Leaky Functions\Barrel of Bugs

Leaky Functions\Barrel of Bugs

  • Comments 16

Jomo Fisher--Pop quiz. Consider this function call in C#:

a = MyFunction(b);

 

What information is exchanged between the caller and the function? When is the information exchange done?

It would be nice if the answer was:

MyFunction takes value b and returns value a. When the function finishes no more information is exchanged.

There are several reasons information may leak out of a function call and all of these reasons can cause subtle bugs in your code.

Let me start with the granddaddy of function leaks to illustrate my point:

static int counter = 0;

static int MyFunction(int v) {

    ++counter;

    return v;

}

This is good old-fashioned global data. I think it’s well accepted that globals can cause bugs so I won’t go into that. My point is that there is a family of function leaks and to a greater or lesser degree all these leaks can cause subtle bugs in your code.

Here are some more leaks that have personally caused me grief in the past.

Reference Parameter as Value Assumption

Here, I want to pass a point to a function.

Point pt = new Point();

pt.X = 1; pt.Y = 1;

SetPixel(pt);

 

class Point { public int X; public int Y; }

static void SetPixel(Point pt) {

    // Do some work...

    pt.X = 0;

}

Did you see that? Whoever wrote SetPixel decided they could change my Point instance behind the scenes.

Well, at least the damage is done once the call to SetPixel is complete. There’s a good chance of finding this bug quickly.

What about this variation?

class Graphics {

    Point lastPixelSet;

    public void SetPixel(Point pt) {

        // Do some work...

        lastPixelSet = pt;

    }

}

Now SetPixel is holding my point and can change it even after SetPixel has returned.

Collection Parameter as Value Assumption

Things get worse for collections:

static void WriteList(List<string> list) {

    // Do some work.

    list[5] = "I like ponies.";

}

You could try changing the signature to take IEnumerable, but trouble can find a way:

static void WriteList(IEnumerable<string> list) {

    // Do some work.

    if (list is List<string>)

        ((List<string>)list)[5] = "I like ponies.";

}

Return Reference Leaks

Function callers can also cause problems:

Optimizer o = new Optimizer();

Point p = o.FindMaxima();

p.X = 0; // Yikes! This changes private data held by Optimizer.

 

class Optimizer {

    private Point maxima;

    public Point FindMaxima() {

        return maxima;

    }

}

A Patchwork of Fixes

So we’ve identified a coding pattern that can cause subtle bugs, is there anything we can do? One approach people take is to copy structures at function call and return boundaries:

SetPixel(pt.Duplicate());

 

class Point {

    public int X;

    public int Y;

    public Point Duplicate() {

        Point d = new Point();

        d.X = X;

        d.Y = Y;

    }

}

There are some problems with this. First, who is responsible for making the copy? Is it the caller or the function? If you don’t have a rigorous rule for your code then often you end up with two copies or no copy at all. Second, all those Duplicate calls clutter your code and obscure its intention. This is a maintenance problem.

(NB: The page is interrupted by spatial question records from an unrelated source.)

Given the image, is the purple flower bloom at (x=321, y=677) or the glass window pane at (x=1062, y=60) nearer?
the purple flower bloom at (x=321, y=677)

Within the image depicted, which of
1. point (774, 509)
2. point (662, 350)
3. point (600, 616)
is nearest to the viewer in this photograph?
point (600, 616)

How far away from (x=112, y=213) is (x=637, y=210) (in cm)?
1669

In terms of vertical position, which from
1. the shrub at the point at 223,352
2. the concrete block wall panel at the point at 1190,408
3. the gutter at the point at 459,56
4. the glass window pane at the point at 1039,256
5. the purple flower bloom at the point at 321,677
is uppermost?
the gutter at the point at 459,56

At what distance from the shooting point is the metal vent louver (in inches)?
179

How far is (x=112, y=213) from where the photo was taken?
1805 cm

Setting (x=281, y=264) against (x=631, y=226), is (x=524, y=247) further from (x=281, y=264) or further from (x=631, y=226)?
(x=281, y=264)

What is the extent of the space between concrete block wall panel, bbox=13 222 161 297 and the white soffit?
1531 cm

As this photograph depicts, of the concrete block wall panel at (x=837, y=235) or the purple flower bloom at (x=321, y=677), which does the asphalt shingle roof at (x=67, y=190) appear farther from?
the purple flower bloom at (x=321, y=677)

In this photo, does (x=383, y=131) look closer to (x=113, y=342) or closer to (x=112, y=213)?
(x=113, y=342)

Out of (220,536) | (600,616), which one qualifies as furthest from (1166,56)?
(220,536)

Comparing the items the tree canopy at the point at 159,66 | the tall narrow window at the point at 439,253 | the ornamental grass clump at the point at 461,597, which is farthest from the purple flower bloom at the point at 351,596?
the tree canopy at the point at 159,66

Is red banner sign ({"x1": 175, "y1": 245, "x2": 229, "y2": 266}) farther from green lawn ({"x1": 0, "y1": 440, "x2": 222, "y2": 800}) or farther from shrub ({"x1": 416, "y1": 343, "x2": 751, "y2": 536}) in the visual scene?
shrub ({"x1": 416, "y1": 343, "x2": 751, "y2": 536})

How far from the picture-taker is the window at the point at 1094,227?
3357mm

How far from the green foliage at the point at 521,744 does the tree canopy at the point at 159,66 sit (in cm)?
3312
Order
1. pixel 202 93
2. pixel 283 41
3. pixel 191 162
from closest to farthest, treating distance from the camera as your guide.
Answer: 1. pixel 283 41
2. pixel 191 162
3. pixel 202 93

For collections, there’s a built-in solution that will let you wrap your collection in a read-only façade:

List<string> contacts;

IEnumerable<string> GetContacts() {

    return contacts.AsReadOnly();

}

This is well enough if you remember to do it. You could do a similar thing for your own non-collection classes, but then every class would need another separate class to act as the read-only reference.

An Elegant Solution

You can find a far more elegant solution in the .NET String class. Try this:

string s = "abcde";

DoSomething(s);

 

static void DoSomething(string s) {

    s[3] = 'x';

}

Does this modify the string from the calling function? The answer is no. In fact, this won’t even compile because there’s no setter implementation on the indexer. This is important:

            There’s no way at all to change a .NET string once it’s been created.

The string class is immutable.  You can verify yourself by right-clicking on the string and selecting Goto Definition.

This means that any function that takes a string as a parameter or returns a string has an explicit contract that the function can’t leak through that string reference.

An Immutable Point

Here is the Point class implemented as immutable:

class Point {

    public int X {get; private set;}

    public int Y {get; private set;}

    public Point(int x, int y) {

        X = x;

        Y = y;

    }

    public Point SetX(int x) {

        return new Point(x, this.Y);

    }

    public Point SetY(int y) {

        return new Point(this.X, y);

    }

}

Now, you’re free to pass these Points around without copying them and without worrying about leaky functions. It’s true that you have to copy the point to change it, but I think the fact that string is a successful immutable class means that other immutable classes can also be successful.

I have a similar immutable list implementation which I will save for a future blog entry.

 

This posting is provided "AS IS" with no warranties, and confers no rights.

 kick it on DotNetKicks.com

Leave a Comment
  • Please add 3 and 1 and type the answer here:
  • Post
  • <quote>There’s no way at all to change a .NET string once it’s been created.</quote>

    don't forget about reflection.

    http://blogs.tedneward.com/CommentView,guid,1490880b-832f-402e-9b18-4c101c4a5206.aspx

    messing around with interned strings is a great way to foul up almost any .net program

  • Even as I wrote it I knew using the words "no way at all" was probably asking for trouble. I did know about the unsafe technique but I wasn't aware of the reflection method.

    I stand corrected. Still, strings protect you against all but the gnarliest opponent (err, I mean co-worker).

  • C# and .NET need a proper, integrated, and wholistic treatment of immutable values - including support for the property initializer syntax.

  • Jomo Fisher --I recently got a question via my blog that dovetailed nicely with something I’ve been working

  • You've been kicked (a good thing) - Trackback from DotNetKicks.com

  • Back when I started out programming (lo these many 3 years ago), filled with the knowledge of OO and data hiding, and I saw private objects being handed willy nilly out to any caller, I thought to myself "Something is Wrong Here."  

    Well, now I'm an old and crusty hand at this programming biz, and I know that sometimes its bad, and sometimes its not.  The real trick (and this is where us pros make our cash) is knowing when.  If you're writing a class that's exposed as part of your API, you might want to think of wrapping that class to make it immutable.  Its definitely a valid and important question.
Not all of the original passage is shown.